Below is some additional technical information from a recent article.
Until today though, much of how quad SLI works has been clouded in an NVIDIA-induced mystery. Now we can share some more information about the technology and the design decisions behind it.
Above you can see a high-level block diagram of how quad SLI logic works. Each large green area represents a single, dual GPU card. In the center of each card you'll notice there is an object labeled 'X48 PCI-E' that is an NVIDIA developer x48 lane PCIe connection chip. It accepts a single x16 PCIe connection input and creates two additional x16 links that lead to each of the two G71 GPUs on the card. This chip is responsible for splitting the data between the two GPUs and making sure that the data the each passes back to it makes it to the PCIe bus on the motherboard without issue.
Each card features two G71 cores and two separate 512 MB frame buffers, for a total of 2 GB of frame buffer memory in a quad SLI computer. Excessive much? Perhaps, but the technology is simply impressive to think about. Do you remember when NVIDIA first introduced SLI into the market and discussed that they had implemented the SLI connection logic into the GPU from the beginning? Well it turns out that NVIDIA did not simply include a single SLI connection; they actually developed two of them. Both of these logical connections are utilized in a quad SLI system.
For our discussions, referencing the block diagram above, I'll call the left hand side G71 core the primary GPUs on each card and the right hand side G71 core the secondary. Each primary GPU is connected to the secondary GPU on the same board through one of the two SLI connections, made with an external connection between the two PCBs on the same card.
Quad SLI Rendering Modes
The rendering modes available on the quad SLI technology are mostly very familiar ones and work just the way you think they would.
First, the quad SLI version of AFR simply uses each GPU core to render a frame, alternating over fourth frame instead of every other frame.
Quad SLI is also compatible with a split frame rendering mode that also does what you would expect; instead of breaking the area of the screen into two pieces it divides it into four. Since SFR uses slightly more CPU overhead when it has to divide up the processing, it would only make sense that quad SLI SFR mode is slightly less efficient than the dual SLI SFR mode, though the additional GPU processing power should more than make up for it.
A new rendering mode being introduced with quad SLI is called AFR of SFR and is also pretty intuitive. Basically, the logic goes that you take two GPUs and run a standard split-frame rendering technique off of them and you do this for both pairs of GPUs. Then you use an alternate frame rendering method to alternate between the SFR frames being generated.
Quad SLI is also introducing a new SLI AA option along with it dubbed 32X SLIAA. The process by which NVIDIA's drivers generate a 32x anti-aliasing blend is pretty complicated, but a quick diagram might help.
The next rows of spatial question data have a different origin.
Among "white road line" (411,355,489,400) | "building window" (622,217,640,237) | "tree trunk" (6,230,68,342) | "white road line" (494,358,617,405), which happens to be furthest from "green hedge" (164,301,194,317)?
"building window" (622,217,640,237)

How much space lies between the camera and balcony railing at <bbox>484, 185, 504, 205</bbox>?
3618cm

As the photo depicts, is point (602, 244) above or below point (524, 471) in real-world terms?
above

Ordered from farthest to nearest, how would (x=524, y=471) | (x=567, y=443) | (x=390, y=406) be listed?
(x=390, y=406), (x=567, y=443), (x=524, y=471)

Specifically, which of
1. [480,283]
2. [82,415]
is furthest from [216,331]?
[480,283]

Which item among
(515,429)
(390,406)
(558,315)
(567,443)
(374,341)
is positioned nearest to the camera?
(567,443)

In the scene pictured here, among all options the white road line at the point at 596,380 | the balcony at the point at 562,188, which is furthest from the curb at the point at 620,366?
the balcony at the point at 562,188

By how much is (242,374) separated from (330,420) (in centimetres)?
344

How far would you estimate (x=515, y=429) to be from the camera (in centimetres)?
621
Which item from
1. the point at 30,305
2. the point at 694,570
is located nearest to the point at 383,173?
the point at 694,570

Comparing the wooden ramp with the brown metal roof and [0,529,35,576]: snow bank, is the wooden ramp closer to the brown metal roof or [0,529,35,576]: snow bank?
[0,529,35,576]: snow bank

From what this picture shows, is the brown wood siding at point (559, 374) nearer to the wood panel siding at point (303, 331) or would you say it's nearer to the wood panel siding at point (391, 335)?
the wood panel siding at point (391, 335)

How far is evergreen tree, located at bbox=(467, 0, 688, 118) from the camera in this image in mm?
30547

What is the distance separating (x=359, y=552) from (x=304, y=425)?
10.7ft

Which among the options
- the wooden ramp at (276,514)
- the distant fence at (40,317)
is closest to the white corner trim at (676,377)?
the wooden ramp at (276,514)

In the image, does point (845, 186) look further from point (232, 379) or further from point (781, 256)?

Basically, each GPU is rendering a 4x MSAA blend and then it is combined between all four of the GPUs to get a final output that is technically equivalent to a 32x sample. Each GPU on the same card shares the data to generate a single 8xAA sample and then each 8xAA sample is shared across the individual cards and blended into 16x samples and then finally combined to generate a 32xAA sample that is sent to the screen.